YOUR GOAL | From the material below, reproduce exactly the stretch of lines that begins with the line holding "by Candace Harris" and ends with the line holding "Chihuahua Mix Dog", skipping the pictures.

RECORDS TO PROCESS |
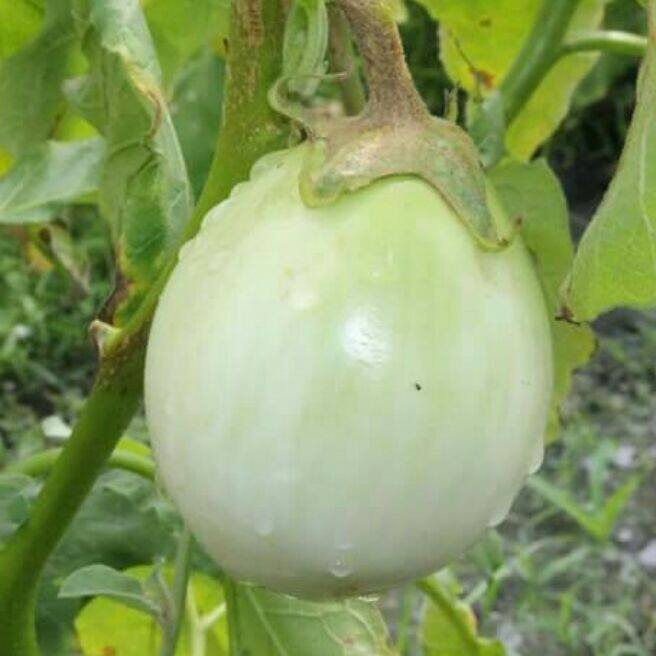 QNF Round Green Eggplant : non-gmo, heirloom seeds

...

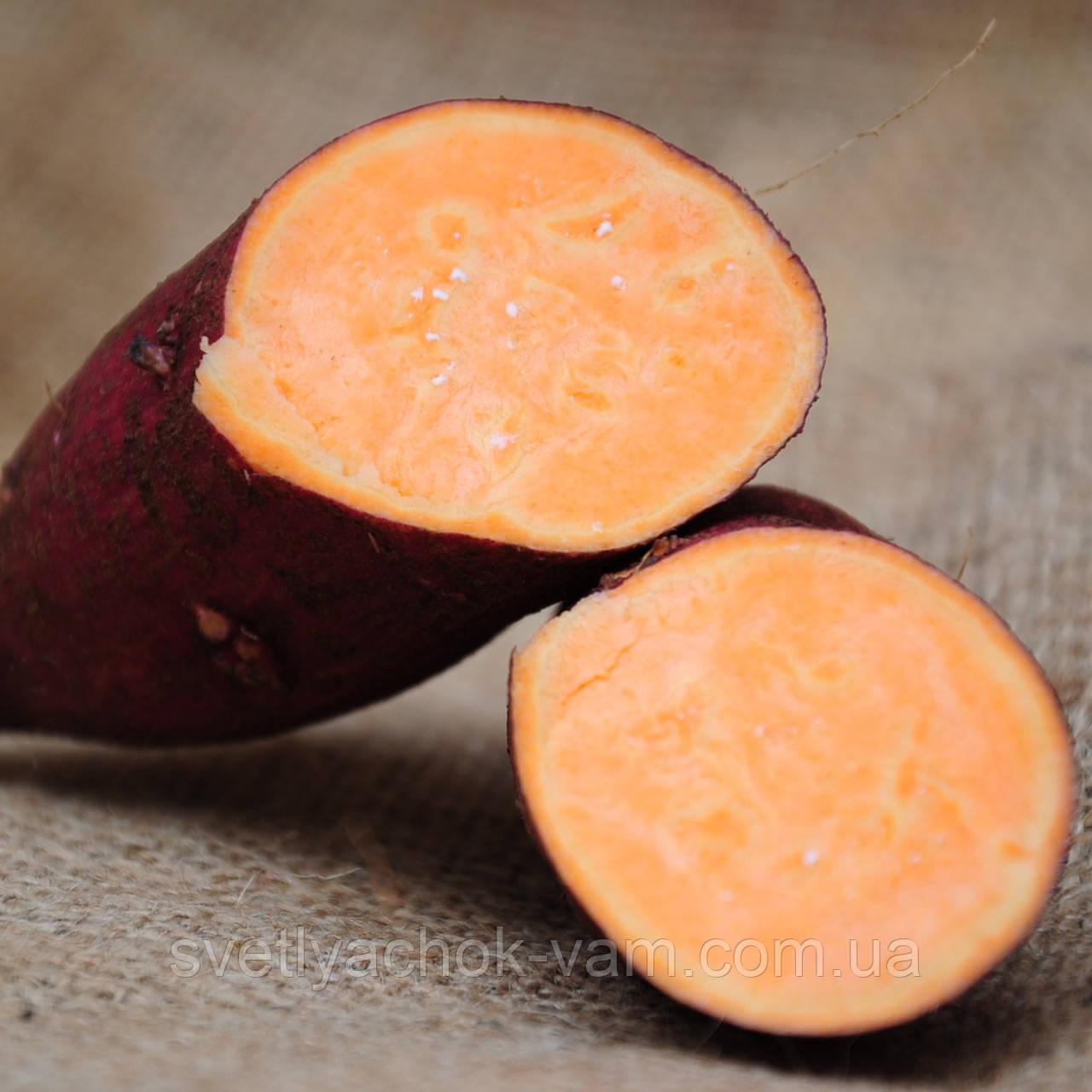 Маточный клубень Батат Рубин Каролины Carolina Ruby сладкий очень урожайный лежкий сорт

==

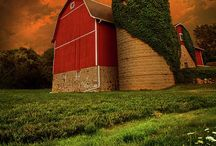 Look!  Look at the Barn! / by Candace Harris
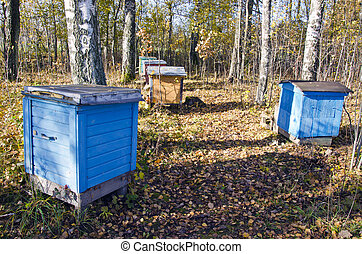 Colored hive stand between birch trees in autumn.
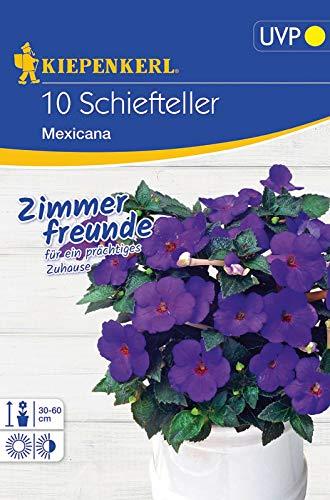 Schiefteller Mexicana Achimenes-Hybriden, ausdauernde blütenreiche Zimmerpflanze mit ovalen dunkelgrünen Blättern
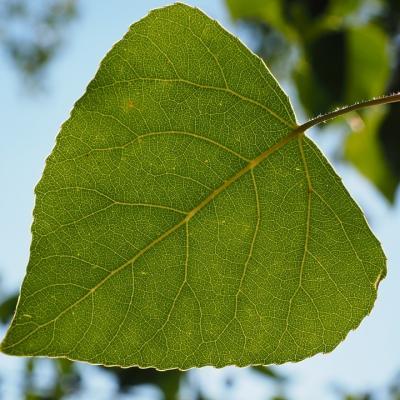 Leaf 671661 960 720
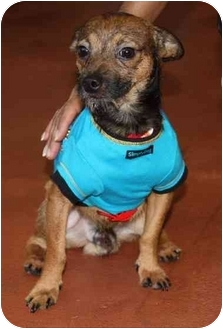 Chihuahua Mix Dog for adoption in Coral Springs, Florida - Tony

TASK ANSWER |
 Look!  Look at the Barn! / by Candace Harris
 Colored hive stand between birch trees in autumn.
 Schiefteller Mexicana Achimenes-Hybriden, ausdauernde blütenreiche Zimmerpflanze mit ovalen dunkelgrünen Blättern
 Leaf 671661 960 720
 Chihuahua Mix Dog for adoption in Coral Springs, Florida - Tony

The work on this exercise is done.